# Wattwürmer-Plümper-Gerät



## Forellenhunter (9. Juli 2007)

Ich hätte diese Frage sicherlich auch ins Bastelforum stellen können, denke aber, dass ich hier mehr Antworten erhalte.
Im Oktober ist ein Einwöchiger Langeland-Urlaub geplant, und jetzt geht es langsam an die Vorbereitungen. 
Die letzten Jahre habe ich auf Fehmarn einen Teil meiner Wattis selber geplümpert, so mit einem Gummi-Abfluss-Teil und einem Kescher und einem Eimer mit Klarsichtboden. Die Ausbeute war nicht so toll. Des öfteren hab ich allerdings von einer Metallscheibe gehört, die mit Löchern versehen die Ausbeute doch erhöhen soll. Die Suchfunktion hab ich schon bemüht, habe aber keinen genauen Plan, wie das Ding aussehen soll. Hat jemand eine Bauanleitung oder ein Bild oder irgendwas, damit ich mir bis dahin sowas Basten kann?
Danke für die Antworten.

◆ Datensatzauszüge ◆
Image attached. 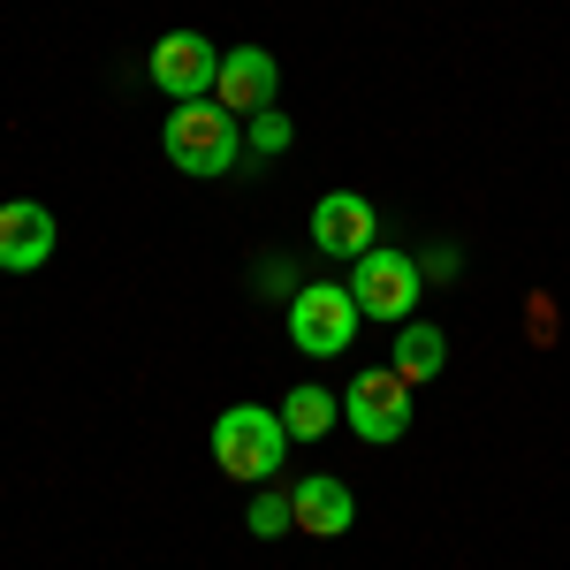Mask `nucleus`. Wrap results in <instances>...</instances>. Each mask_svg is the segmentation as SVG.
Segmentation results:
<instances>
[{
    "label": "nucleus",
    "instance_id": "nucleus-1",
    "mask_svg": "<svg viewBox=\"0 0 570 570\" xmlns=\"http://www.w3.org/2000/svg\"><path fill=\"white\" fill-rule=\"evenodd\" d=\"M282 449H289V426H282V411H266V403H228L214 419V464L228 480L259 487L282 472Z\"/></svg>",
    "mask_w": 570,
    "mask_h": 570
},
{
    "label": "nucleus",
    "instance_id": "nucleus-2",
    "mask_svg": "<svg viewBox=\"0 0 570 570\" xmlns=\"http://www.w3.org/2000/svg\"><path fill=\"white\" fill-rule=\"evenodd\" d=\"M236 145H244V130H236V115L214 107V99L176 107L168 130H160V153L176 160L183 176H228V168H236Z\"/></svg>",
    "mask_w": 570,
    "mask_h": 570
},
{
    "label": "nucleus",
    "instance_id": "nucleus-3",
    "mask_svg": "<svg viewBox=\"0 0 570 570\" xmlns=\"http://www.w3.org/2000/svg\"><path fill=\"white\" fill-rule=\"evenodd\" d=\"M357 297L351 282H305L297 297H289V343L305 357H343L357 343Z\"/></svg>",
    "mask_w": 570,
    "mask_h": 570
},
{
    "label": "nucleus",
    "instance_id": "nucleus-4",
    "mask_svg": "<svg viewBox=\"0 0 570 570\" xmlns=\"http://www.w3.org/2000/svg\"><path fill=\"white\" fill-rule=\"evenodd\" d=\"M357 274H351V297H357V312L365 320H411L419 312V297H426V266L411 259V252H395V244H373L365 259H351Z\"/></svg>",
    "mask_w": 570,
    "mask_h": 570
},
{
    "label": "nucleus",
    "instance_id": "nucleus-5",
    "mask_svg": "<svg viewBox=\"0 0 570 570\" xmlns=\"http://www.w3.org/2000/svg\"><path fill=\"white\" fill-rule=\"evenodd\" d=\"M343 426H351L357 441H373V449L403 441V434H411V381H403L395 365L357 373L351 389H343Z\"/></svg>",
    "mask_w": 570,
    "mask_h": 570
},
{
    "label": "nucleus",
    "instance_id": "nucleus-6",
    "mask_svg": "<svg viewBox=\"0 0 570 570\" xmlns=\"http://www.w3.org/2000/svg\"><path fill=\"white\" fill-rule=\"evenodd\" d=\"M145 77L168 91L176 107L190 99H214V77H220V46L206 31H168V39L153 46V61H145Z\"/></svg>",
    "mask_w": 570,
    "mask_h": 570
},
{
    "label": "nucleus",
    "instance_id": "nucleus-7",
    "mask_svg": "<svg viewBox=\"0 0 570 570\" xmlns=\"http://www.w3.org/2000/svg\"><path fill=\"white\" fill-rule=\"evenodd\" d=\"M274 91H282V69H274V53L266 46H228L220 53V77H214V107H228V115H266L274 107Z\"/></svg>",
    "mask_w": 570,
    "mask_h": 570
},
{
    "label": "nucleus",
    "instance_id": "nucleus-8",
    "mask_svg": "<svg viewBox=\"0 0 570 570\" xmlns=\"http://www.w3.org/2000/svg\"><path fill=\"white\" fill-rule=\"evenodd\" d=\"M312 244H320L327 259H365V252L381 244V220H373V206H365L357 190H327V198L312 206Z\"/></svg>",
    "mask_w": 570,
    "mask_h": 570
},
{
    "label": "nucleus",
    "instance_id": "nucleus-9",
    "mask_svg": "<svg viewBox=\"0 0 570 570\" xmlns=\"http://www.w3.org/2000/svg\"><path fill=\"white\" fill-rule=\"evenodd\" d=\"M53 259V214L31 198H8L0 206V274H31Z\"/></svg>",
    "mask_w": 570,
    "mask_h": 570
},
{
    "label": "nucleus",
    "instance_id": "nucleus-10",
    "mask_svg": "<svg viewBox=\"0 0 570 570\" xmlns=\"http://www.w3.org/2000/svg\"><path fill=\"white\" fill-rule=\"evenodd\" d=\"M289 502H297V532H312V540H343V532L357 525V502L343 480H327V472H312V480L289 487Z\"/></svg>",
    "mask_w": 570,
    "mask_h": 570
},
{
    "label": "nucleus",
    "instance_id": "nucleus-11",
    "mask_svg": "<svg viewBox=\"0 0 570 570\" xmlns=\"http://www.w3.org/2000/svg\"><path fill=\"white\" fill-rule=\"evenodd\" d=\"M389 365L411 381V389H419V381H434L441 365H449V335H441V327H426V320H403V335H395Z\"/></svg>",
    "mask_w": 570,
    "mask_h": 570
},
{
    "label": "nucleus",
    "instance_id": "nucleus-12",
    "mask_svg": "<svg viewBox=\"0 0 570 570\" xmlns=\"http://www.w3.org/2000/svg\"><path fill=\"white\" fill-rule=\"evenodd\" d=\"M335 419H343V395H327V389H289L282 395V426H289V441H320Z\"/></svg>",
    "mask_w": 570,
    "mask_h": 570
},
{
    "label": "nucleus",
    "instance_id": "nucleus-13",
    "mask_svg": "<svg viewBox=\"0 0 570 570\" xmlns=\"http://www.w3.org/2000/svg\"><path fill=\"white\" fill-rule=\"evenodd\" d=\"M244 518H252V532H259V540H282V532H297V502H289V487L259 480V487H252V510H244Z\"/></svg>",
    "mask_w": 570,
    "mask_h": 570
},
{
    "label": "nucleus",
    "instance_id": "nucleus-14",
    "mask_svg": "<svg viewBox=\"0 0 570 570\" xmlns=\"http://www.w3.org/2000/svg\"><path fill=\"white\" fill-rule=\"evenodd\" d=\"M289 115H282V107H266V115H252V130H244V145H252V153H289Z\"/></svg>",
    "mask_w": 570,
    "mask_h": 570
}]
</instances>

◆ Aufgabe ◆
Schreibe den Forumsthread über das Plümpergerät für Wattwürmer nach seinem letzten Satz weiter.

◆ Antwort ◆
Grüße
FH


----------



## Forellenhunter (10. Juli 2007)

*AW: Wattwürmer-Plümper-Gerät*

Wie, hat keiner so ein Teil und kann hier mal ein Foto reinstellen? Oder hat keiner Lust dazu#d
Grüße
FH


----------



## mot67 (10. Juli 2007)

*AW: Wattwürmer-Plümper-Gerät*

mein vater hatte früher so ein teil, ist einfach eine metalscheibe (~5mm)von ca. 30cm durchmesser mit reichlich bohrungen (~10mm) gewesen.
in der mitte irgendwie ne aufnahme für einen besenstiel anbringen und los. das ding war 100% selbstgebaut und ziemlich schwer, ob's sowat zu kaufen gibt weiss ich nich.


----------



## Dorsch_Freak (10. Juli 2007)

*AW: Wattwürmer-Plümper-Gerät*

zieh dir die badehose über,tauchbrille an, lass den kescher zu haus und geh mit dem normalen abflussfrei gummiteil los.

das machen wir nun seit 2 jahren und haben sogar schon in 2 meter wassertiefe mehr schlecht als recht, weil der, der plümpert sich nicht an stelle halten kann, geplümpert mit erfolg haben. sogar seeringler der größe gefunden, die es sonst nur im angelladen gibt. 
aber im flachen wassser so um 1 meter tiefe geht das perfekt. da sind mehr würmer, weil da der normale angler nicht sucht und mit tauchbrille, wenn du runter ins loch gehst siehste ALLES.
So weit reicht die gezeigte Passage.